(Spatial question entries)
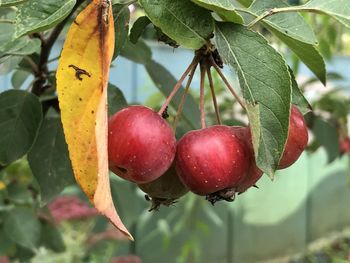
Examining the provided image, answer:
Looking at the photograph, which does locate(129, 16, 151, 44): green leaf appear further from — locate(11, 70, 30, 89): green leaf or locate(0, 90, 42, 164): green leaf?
locate(11, 70, 30, 89): green leaf

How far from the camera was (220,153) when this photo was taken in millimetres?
462

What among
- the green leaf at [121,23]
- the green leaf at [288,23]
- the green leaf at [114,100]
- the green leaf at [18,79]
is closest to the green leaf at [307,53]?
the green leaf at [288,23]

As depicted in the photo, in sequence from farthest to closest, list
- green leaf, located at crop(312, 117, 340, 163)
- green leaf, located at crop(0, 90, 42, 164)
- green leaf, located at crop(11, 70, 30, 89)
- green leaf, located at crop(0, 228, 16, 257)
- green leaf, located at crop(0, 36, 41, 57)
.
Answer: green leaf, located at crop(312, 117, 340, 163)
green leaf, located at crop(0, 228, 16, 257)
green leaf, located at crop(11, 70, 30, 89)
green leaf, located at crop(0, 90, 42, 164)
green leaf, located at crop(0, 36, 41, 57)

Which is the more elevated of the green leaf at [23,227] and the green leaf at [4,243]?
the green leaf at [23,227]

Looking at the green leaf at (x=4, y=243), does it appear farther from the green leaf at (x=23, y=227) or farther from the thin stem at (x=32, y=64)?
the thin stem at (x=32, y=64)

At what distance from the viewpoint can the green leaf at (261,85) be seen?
0.44 metres

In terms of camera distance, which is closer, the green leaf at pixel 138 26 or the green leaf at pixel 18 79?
the green leaf at pixel 138 26

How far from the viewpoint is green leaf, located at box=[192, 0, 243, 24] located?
1.41 ft

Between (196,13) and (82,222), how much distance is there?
1.98m

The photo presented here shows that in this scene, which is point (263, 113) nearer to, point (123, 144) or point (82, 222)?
point (123, 144)

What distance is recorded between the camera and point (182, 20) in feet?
1.52

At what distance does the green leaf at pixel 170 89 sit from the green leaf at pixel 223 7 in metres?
0.31

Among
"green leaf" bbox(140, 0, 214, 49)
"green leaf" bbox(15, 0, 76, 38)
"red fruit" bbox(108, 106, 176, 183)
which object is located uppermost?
"green leaf" bbox(15, 0, 76, 38)

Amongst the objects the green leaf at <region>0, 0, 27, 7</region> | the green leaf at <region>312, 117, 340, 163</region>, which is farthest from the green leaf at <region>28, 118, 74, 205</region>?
the green leaf at <region>312, 117, 340, 163</region>
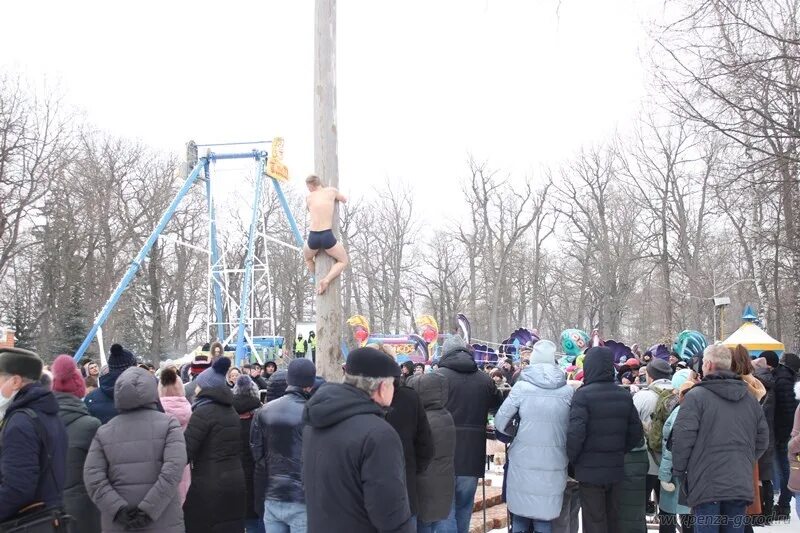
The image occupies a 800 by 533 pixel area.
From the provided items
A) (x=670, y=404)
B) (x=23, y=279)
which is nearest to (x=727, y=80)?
(x=670, y=404)

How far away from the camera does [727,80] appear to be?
10258 millimetres

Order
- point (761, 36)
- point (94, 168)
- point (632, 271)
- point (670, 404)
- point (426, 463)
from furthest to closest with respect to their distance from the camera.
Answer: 1. point (632, 271)
2. point (94, 168)
3. point (761, 36)
4. point (670, 404)
5. point (426, 463)

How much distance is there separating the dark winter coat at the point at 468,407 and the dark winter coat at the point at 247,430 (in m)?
1.76

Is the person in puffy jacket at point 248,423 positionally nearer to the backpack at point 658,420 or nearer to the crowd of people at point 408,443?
the crowd of people at point 408,443

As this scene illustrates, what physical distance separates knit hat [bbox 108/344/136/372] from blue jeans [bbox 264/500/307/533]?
1.97 metres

Problem statement - Pictures are excluded; copy every other part of the records exactly.

Complete response -
Examining the provided image, answer:
Looking at the photograph, which does locate(129, 16, 151, 44): green leaf appear further from — locate(11, 70, 30, 89): green leaf or locate(0, 90, 42, 164): green leaf?
locate(11, 70, 30, 89): green leaf

How far from the camera was (220,153) when this photo was taken in millimetres?
462

What among
- the green leaf at [121,23]
- the green leaf at [288,23]
- the green leaf at [114,100]
- the green leaf at [18,79]
is closest to the green leaf at [307,53]?
the green leaf at [288,23]

As depicted in the photo, in sequence from farthest to closest, list
- green leaf, located at crop(312, 117, 340, 163)
- green leaf, located at crop(0, 90, 42, 164)
- green leaf, located at crop(11, 70, 30, 89)
- green leaf, located at crop(0, 228, 16, 257)
- green leaf, located at crop(0, 36, 41, 57)
.
Answer: green leaf, located at crop(312, 117, 340, 163)
green leaf, located at crop(0, 228, 16, 257)
green leaf, located at crop(11, 70, 30, 89)
green leaf, located at crop(0, 90, 42, 164)
green leaf, located at crop(0, 36, 41, 57)

Which is the more elevated of the green leaf at [23,227] and the green leaf at [4,243]?
the green leaf at [23,227]

Looking at the green leaf at (x=4, y=243), does it appear farther from the green leaf at (x=23, y=227) or farther from the thin stem at (x=32, y=64)?
the thin stem at (x=32, y=64)

At what distance from the viewpoint can the green leaf at (261,85) be seen?
0.44 metres

In terms of camera distance, which is closer, the green leaf at pixel 138 26 or the green leaf at pixel 18 79?
the green leaf at pixel 138 26

How far from the viewpoint is green leaf, located at box=[192, 0, 243, 24] located?
1.41 ft

Between (196,13) and (82,222), how much distance is there?
1.98m

The photo presented here shows that in this scene, which is point (263, 113) nearer to, point (123, 144) or point (82, 222)?
point (123, 144)

What distance is recorded between the camera and point (182, 20) in feet?
1.52

At what distance does the green leaf at pixel 170 89 sit from the green leaf at pixel 223 7 in metres?
0.31

Among
"green leaf" bbox(140, 0, 214, 49)
"green leaf" bbox(15, 0, 76, 38)
"red fruit" bbox(108, 106, 176, 183)
which object is located uppermost?
"green leaf" bbox(15, 0, 76, 38)

Amongst the objects the green leaf at <region>0, 0, 27, 7</region> | the green leaf at <region>312, 117, 340, 163</region>, which is farthest from the green leaf at <region>28, 118, 74, 205</region>?
the green leaf at <region>312, 117, 340, 163</region>
The image occupies a 800 by 533 pixel area.
From the provided items
A) (x=670, y=404)
B) (x=23, y=279)
which is nearest to (x=727, y=80)?
(x=670, y=404)

How far away from the camera does [727,80] appear to be?
10258 millimetres

Order
- point (761, 36)
- point (94, 168)
- point (632, 271)
- point (670, 404)
- point (426, 463)
from furthest to closest with respect to their distance from the camera.
Answer: 1. point (632, 271)
2. point (94, 168)
3. point (761, 36)
4. point (670, 404)
5. point (426, 463)

How much distance is there separating the dark winter coat at the point at 468,407 and the dark winter coat at the point at 247,430 (in m)?
1.76

Is the person in puffy jacket at point 248,423 positionally nearer to the backpack at point 658,420 or nearer to the crowd of people at point 408,443?
the crowd of people at point 408,443

As this scene illustrates, what physical distance separates knit hat [bbox 108/344/136/372] from blue jeans [bbox 264/500/307/533]?
1.97 metres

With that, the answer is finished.